In 2019, Cleveland Clinic and University Hospitals each grew their respective community benefit totals by roughly 12%. The Clinic reported a record $1.16 billion in community benefit, surpassing a historic record it set in 2018, and UH reported $429 million. Summa Health's grew by 25% to a benefit of $138.5 million. Remaining relatively flat were Lake Health (with $30.2 million) and Sisters of Charity Health System with its family of ministries ($55 million). Because it is a public health system, MetroHealth is not required to report its community benefit totals, as the other not-for-profit health systems are.
Northeast Ohio hospitals face an aging patient population, cost inflation and a challenging payor mix with Medicaid reimbursement falling short of what it costs to care for those patients. The health systems have also been expanding (such as the Clinic acquiring a hospital and a health system in Florida in 2019).
All of these factors and more have contributed to the growth in health systems' community benefit reports for the past several years. The past year has exacerbated many of those challenges, and the 2020 community benefit values, which will be reported later this year, are likely to reflect that.
"We do expect that we will see an increase in both bad debt and charity care in 2020, related to the pandemic," said Steven Glass, the Clinic's chief financial officer. "Certainly any time you have an economic impact like this, where so many people in our community have lost their jobs, they've lost their employee benefits, that translates into increased bad debt for the health care provider and increased charity care. So we're experiencing that in 2020."
Community benefit reports include several categories. As has been the case for several years, the largest piece is Medicaid shortfall — the gap between the cost of caring for Medicaid patients and the reimbursements hospitals receive. The reports also include charity care or financial assistance, research, education, community health improvement efforts and subsidized health services (programs the hospitals offer at a loss, such as behavioral health or obstetrics).
Compared to 2018, UH and Summa had increases in all reported categories. The Clinic grew in all except subsidized health services, which dropped by a few percentage points. Glass notes that this number ebbs and flows a bit, and he expects to see it increase in 2020.
Whereas charity care totals really depend on the needs of the community, research, education and community health improvement efforts are more actionable areas of investment. Though advocacy work and pushing for higher reimbursement can help address the Medicaid shortfall, hospitals have less control over that piece.
Heidi Gartland, chief government and community relations officer for UH, said the system plans to be much more proactive in how it focuses its community benefit going forward. Rather than just financial support for community organizations, UH plans to partner more closely with them.
"We've never done that before. I mean, we have had people on boards, but we've never really strategically said we really want to partner with this (organization), not just with sponsorship dollars," she said. "Right now, we've had more unidirectional (engagement). We send dollars out but we don't really partner.

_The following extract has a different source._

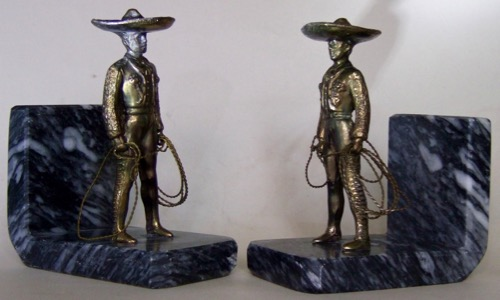 """Charro Bookends: Gray metal and """"mexican marble or onyx"""". Height 6.25 inches. Inscription: ArtemetalicA S.A. Hecho en Mexico."""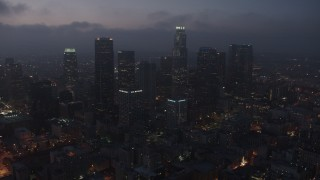 AX44_070 - 4K stock footage aerial video flying by skyscrapers below marine layer, Downtown Los Angeles, night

I think you're going to see a change in how we put our community benefit report together."
The events of 2020 will impact the community benefit calculations in many ways that are difficult to predict, according to a statement from Melissa Rogers, chief financial officer of the Sisters of Charity Health System. She noted high unemployment levels with COVID-19 mean charity care will be higher and Medicaid volumes and shortfall will also look different.
Dr. Lydia Cook, president of Summa Health Medical Group, said she expects Summa's community benefit efforts to be more expansive through 2020 and 2021, given the impact of COVID-19 and the light the past year has shone on systemic and structural racism. Summa is focusing on how its outreach will play a role in making sure people are healthy, safe and educated around COVID-19, which has disproportionately impacted communities of color.
"We're looking to really help people understand that it's not just the hospital care and the face-to-face encounter you receive with your physician or a practice," she said. "But it is much more important for us to extend out into the community and partner with our community and some of our community organizations to really help us understand what are the needs and how are they impacting health? And then how do we work together in order to meet those needs?"